Quel rôle joue l’Europe dans cette idéologie ?

Le post modernisme est l’idéologie la plus adéqate à l’Union Européenne et c’est de toute évidence le milieu dans lequel il s’est développé. Le nature de sa cible principale, à savoir la nation, nous renseigne à ce propos de façon évidente : c’est à défaire les liens nationaux existants que s’affaire l’unification européenne, pour croiser les populations au moyen de liens et de fonctions transversales (les commissions transnationales), non plus sur la base de sujets individuels comme collectifs. Dans cet ordre d’idées la décision de l’U.E. de récuser toute dimension identitaire, de ne pas reconnaitre sa culture de 20 siècles, cachée derrière sa prétention d’incarner – elle, une puissance- les droits de l’homme universel ouvre la porte à la contestation de sa culture, de son identité historique par les populations immigrées qui, elles, sont toutes dévouées au kulturkampf. L’UE est un sujet politique tentaculaire qui se dénie illusoirement toute identité. L’identité est ainsi devenue l’ennemi universel comme s’il existait des entités collectives ou individuelles sans identité. La doctrine du genre quant à elle, ne peut qu’affaiblir le sujet individuel à l’avantage du nouveau pouvoir. L’autre versant de ce syndrome, met, en vis à vis de la nation, l’empire. Au 17ème siècle les États nations européens se sont forgés sur les ruines des empires. L’inverse est vrai aujourd’hui : l’Union Européenne qui mettrait un terme aux États-Nations serait un pouvoir de type impérial. Le cadre unique de la démocratie est l’État nation.

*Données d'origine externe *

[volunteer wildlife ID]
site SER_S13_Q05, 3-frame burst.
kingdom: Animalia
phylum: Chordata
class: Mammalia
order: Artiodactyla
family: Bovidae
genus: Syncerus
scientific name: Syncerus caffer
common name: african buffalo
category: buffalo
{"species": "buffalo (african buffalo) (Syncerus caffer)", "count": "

Quelle est la place de l’antisionisme dans ce dispositif ? La critique de l’État Israël et la critique de l’État-Nation en général sont-elles comparables ? On a l’impression que le discours décolonial qui s’applique aujourd’hui à la France et à l’Europe s’est calqué sur la dénonciation d’Israël : État d’apartheid et de discrimination, État colonial, État « ethnique » (parce que juif ou « blanc »)…

La première salve du post-modernisme a été pour Israël et le sionisme. Déjà, au lendemain de Vichy, les philosophes du post-modernisme français exaltaient l’« exil » judaïque au moment même ou une communauté juive se reconstruisait en France et un État d’Israël se constituait. Dans les années 1990 les mêmes intellectuels, auxquels les transfuges du marxisme politique s’adjoignaient au lendemain de la chute du Mur, se redécouvraient « démocrates » et investissaient la démocratie libérale en découvrant la menace que la communauté juive d’après-guerre et l’État d’Israël faisaient peser sur son universalité, celle des droits de l’homme[1]. L’héritage de l’Union soviétique fourrier de l’anticolonialisme arabe ressuscitait. Une saga martyrologique fut construite, avec la Nakba comme « anti-Shoah » et le peuple palestinien devint le héros martyr et la victime absolue. Les gauchistes avaient trouvé l’épouvantail absolu de la nation, de la race, du suprématisme. Ils portent à ce propos une grave responsabilité, car en entretenant ces mensonges, ils ont légitimé en France une vieille haine islamique qu’illustra Mohamed Merah, lequel assassina des enfants juifs pour « venger les enfants de Gaza ». Au passage, je ferais aussi un sort aux médias nationaux qui n’informent sur la situation au Moyen-Orient que dans le prisme du discours de la propagande palestinienne à destination des Occidentaux. Tout ce dont Israël fut alors accusé, durant les années 2000, se retourna par la suite contre la France et les États européens, jusqu’au terrorisme islamique.

Comment définiriez-vous l’islamo-gauchisme ? La CPU et de nombreux universitaires nient l’existence d’un tel courant et prétendent que le terme n’a aucun fondement « scientifique ». C’est un terme critique, mais il décrit bien un fait politique. Vous l’avez distingué, je crois, du terme d’« islamo-communisme »…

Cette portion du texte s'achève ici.